Order repeating entries by sum of one field with distinct of another

Question

I looked around and couldn't find a good answer for this, and I'm completely new to Mongo so here is the thing if someone can help. I have a collection in mongo which holds user related data, in this manner:

{user: 4, rate: 2, location: 1}
{user: 5, rate: 4, location: 1}
{user: 6, rate: 3, location: 1}
{user: 5, rate: 2, location: 1}
{user: 4, rate: 5, location: 1}
...
{user: x, rate: y, location: z}

Now I need a query that will return me all the users on certain location (here is 1 but can be anything) together with final sum of all the rates for that user, and all that ordered by that same sum of rates (hope this makes sense). So something like this :

{4: 7, 5: 6, 6: 3} -> {user: sum(rate)} - ordered by sum(rate)

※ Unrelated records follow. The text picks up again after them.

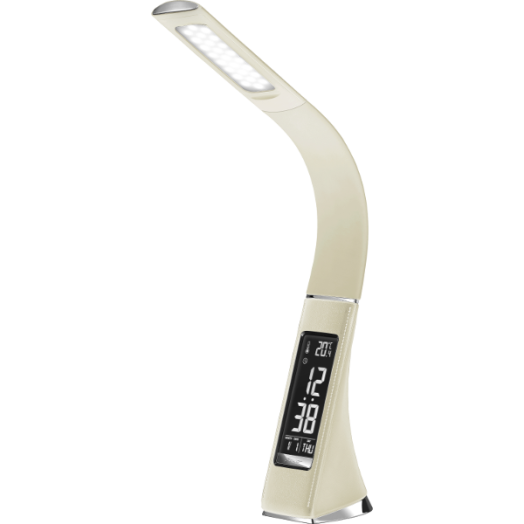 SOPHIE ASZTALI LED LÁMPA 6,5W 240LM ÓRÁVAL BÉZS DIMMERELHETŐ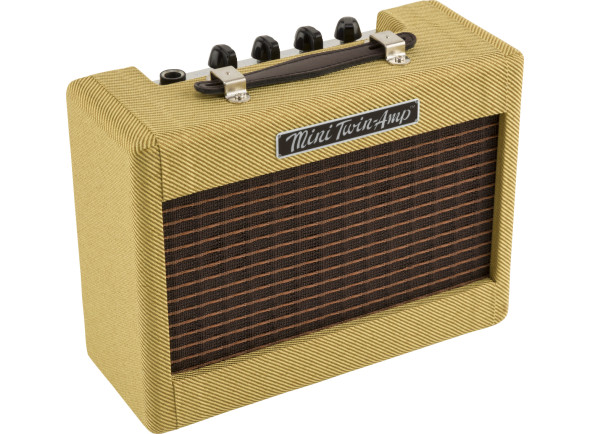 Fender  Mini 57 Twin-Amp Tweed B-Stock - Amplificador doble Mini '57, combinación de guitarra, 1 vatio, 2 altavoces de 2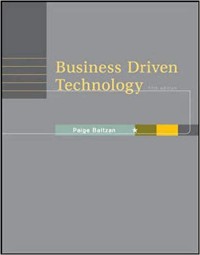Business driven technology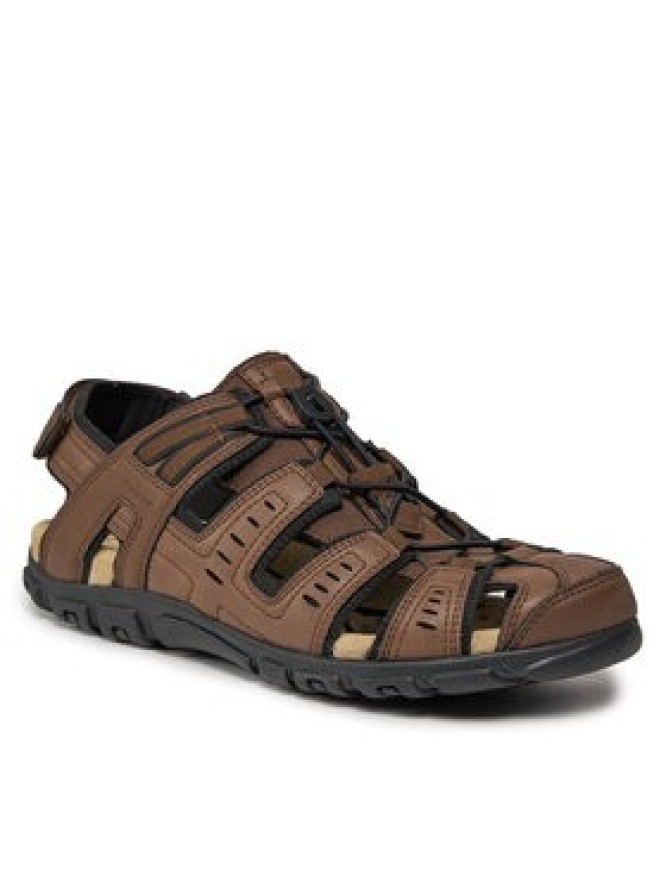 Geox Sandały Uomo Sandal Strada U4524C 000ME C6006 Brązowy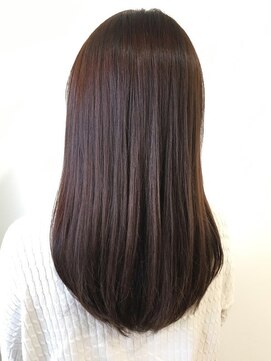 リス 恵比寿(Liss) 【Liss】『ルビープラムブラウン×ツヤセミロング』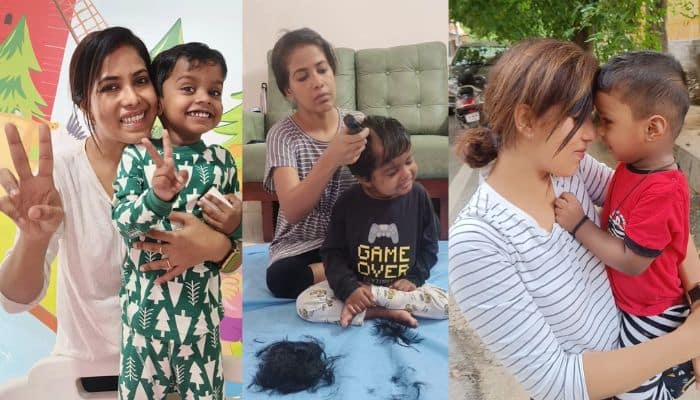 KGF Actress Shaambhawi shares son dushyanth Chemotherapy treatment video mrq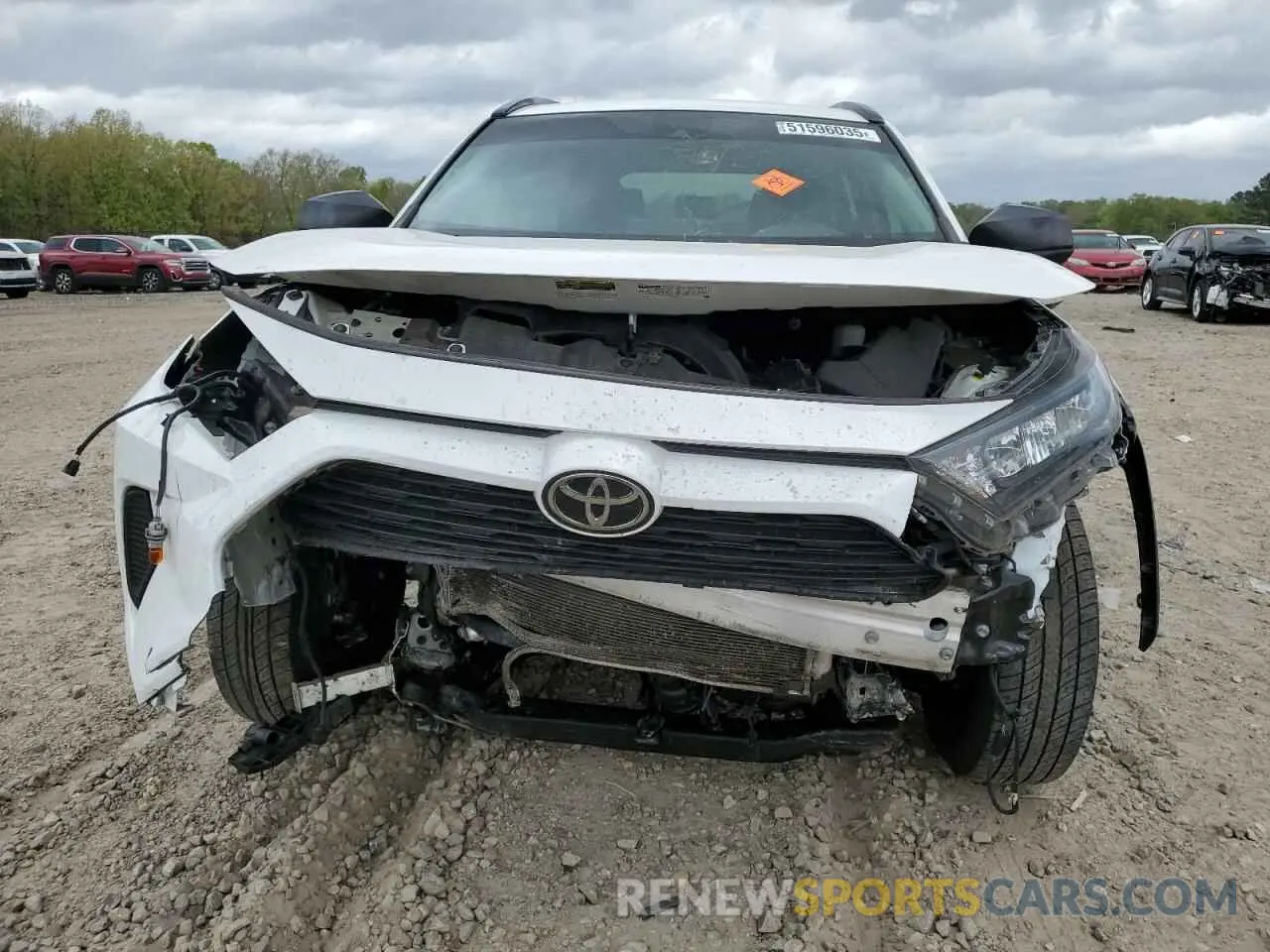 5 Photograph of a damaged car 2T3F1RFV8MW187147 TOYOTA RAV4 2021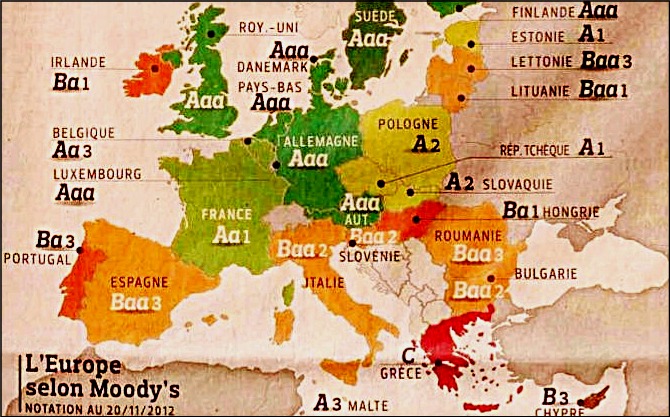 Europa, harta economică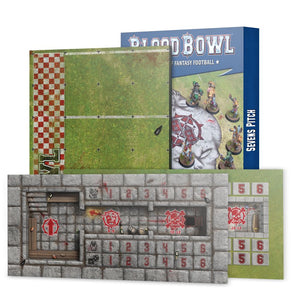 Blood Bowl Sevens Pitch: Double-sided Pitch and Dugouts for Blood Bowl Sevens 20% Off (Applied at checkout)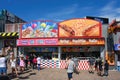 Food stands in tourist area of Clifton Hill, Niagara Falls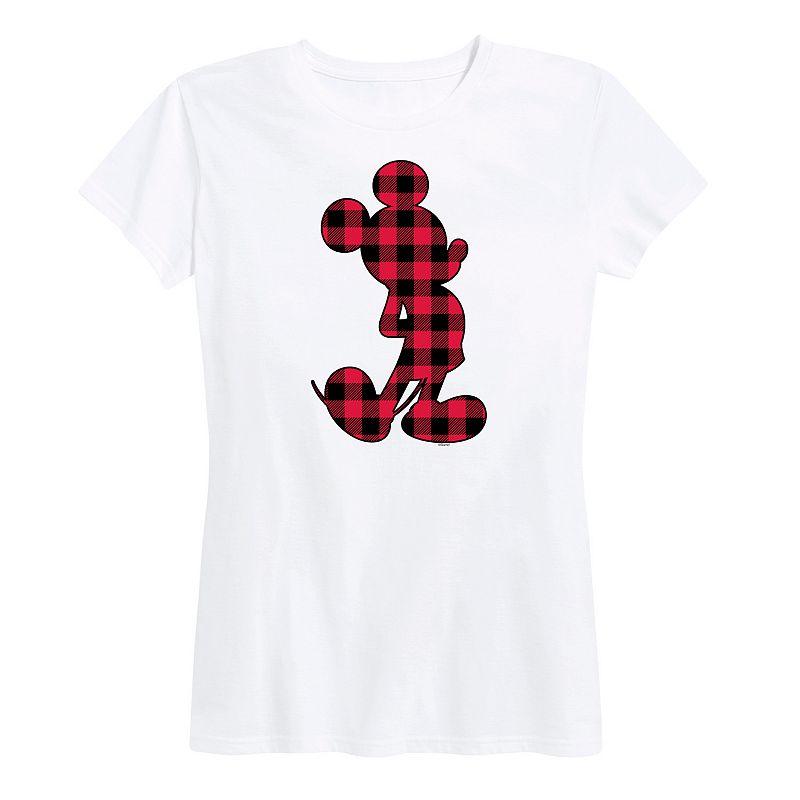 Disney's Mickey Mouse Women's Plaid Graphic Tee,  Product Image
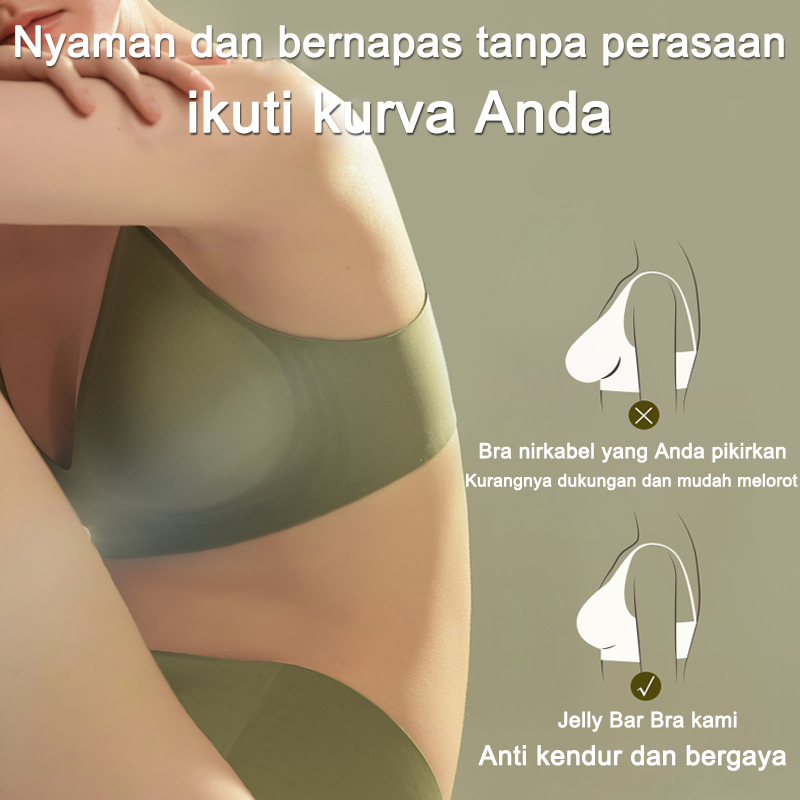 Seamless BH Push Up Bra Busa Bisa Dilepaskan Tanpa Kawat  Jeli Semi Cair Pakaian Mengangkat Dalam Wanita GD01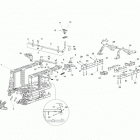 Outlander 6X6 - 650 EFI Рама задняя часть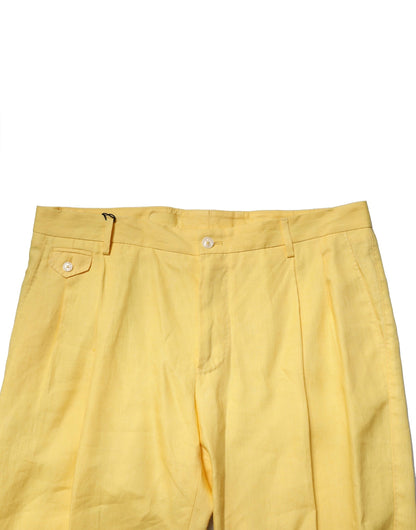 Dolce & Gabbana Men's Tapered Leg Flax Jeans - Yellow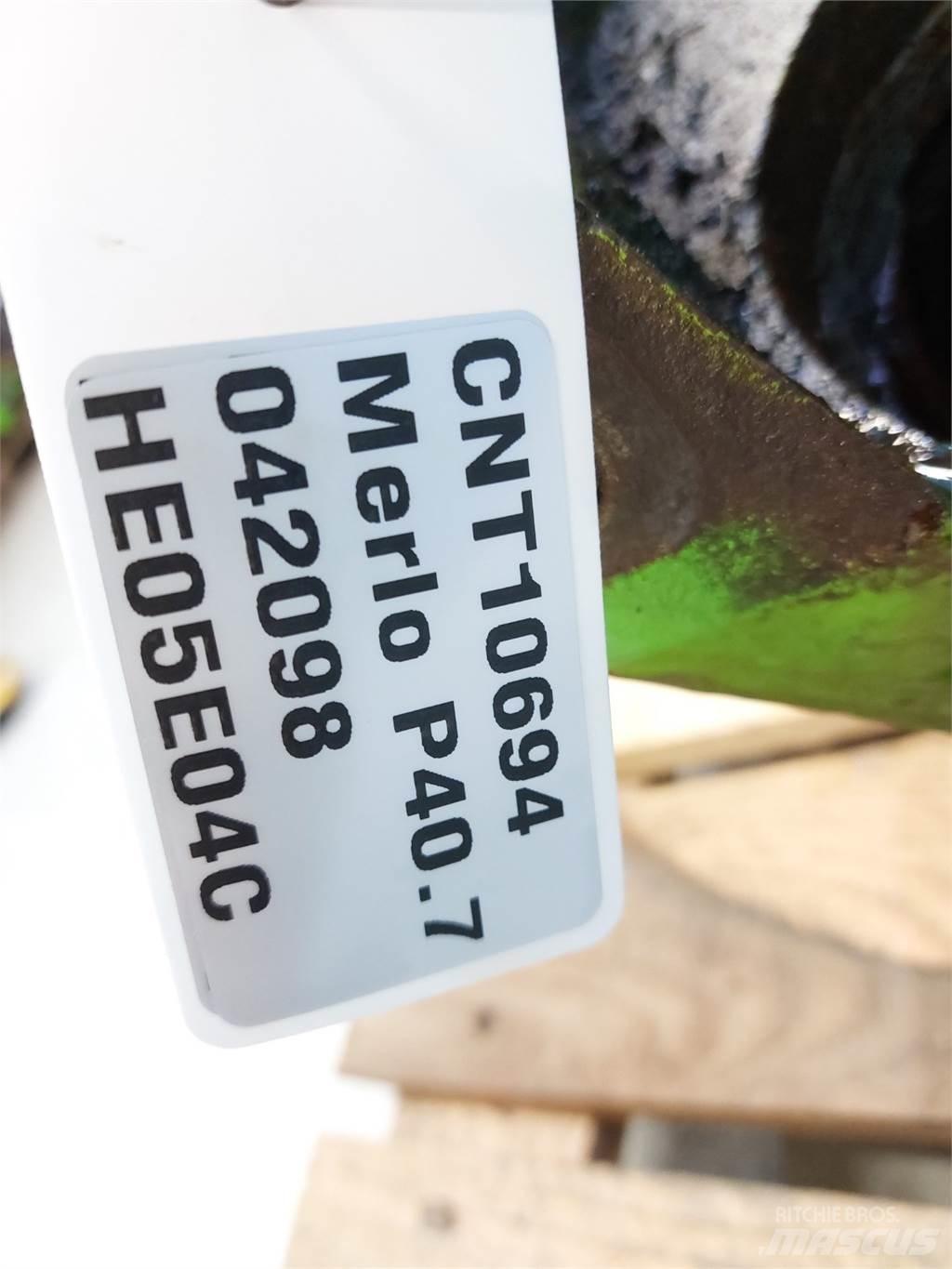 Merlo P40.7 Tengelyek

Any ideas guys? I will be doing this in mongoengine for Django so if anyone knows how to do this there cool, but if not I'll just do a raw query so any help is good. Thanks a bunch!

Answer 1

The MongoDB feature you are looking for is the Aggregation Framework.

Here is an example query in the mongo shell:

db.collection.aggregate(
    // Find matching documents (can take advantage of suitable index if present)
    { $match: {
        location: 1
    }},

    // Add up rates by user
    { $group: {
        _id: "$user",
        rates: { $sum: "$rate" }
    }},

    // Order by total rates (ascending)
    { $sort: { rates: 1 }}
)

Sample results given your data in the question:

[
    {
        "_id" : 6,
        "rates" : 3
    },
    {
        "_id" : 5,
        "rates" : 6
    },
    {
        "_id" : 4,
        "rates" : 7
    }
]

As an optional step in the aggregation, you might want to use $project to rename the grouped _id field to user.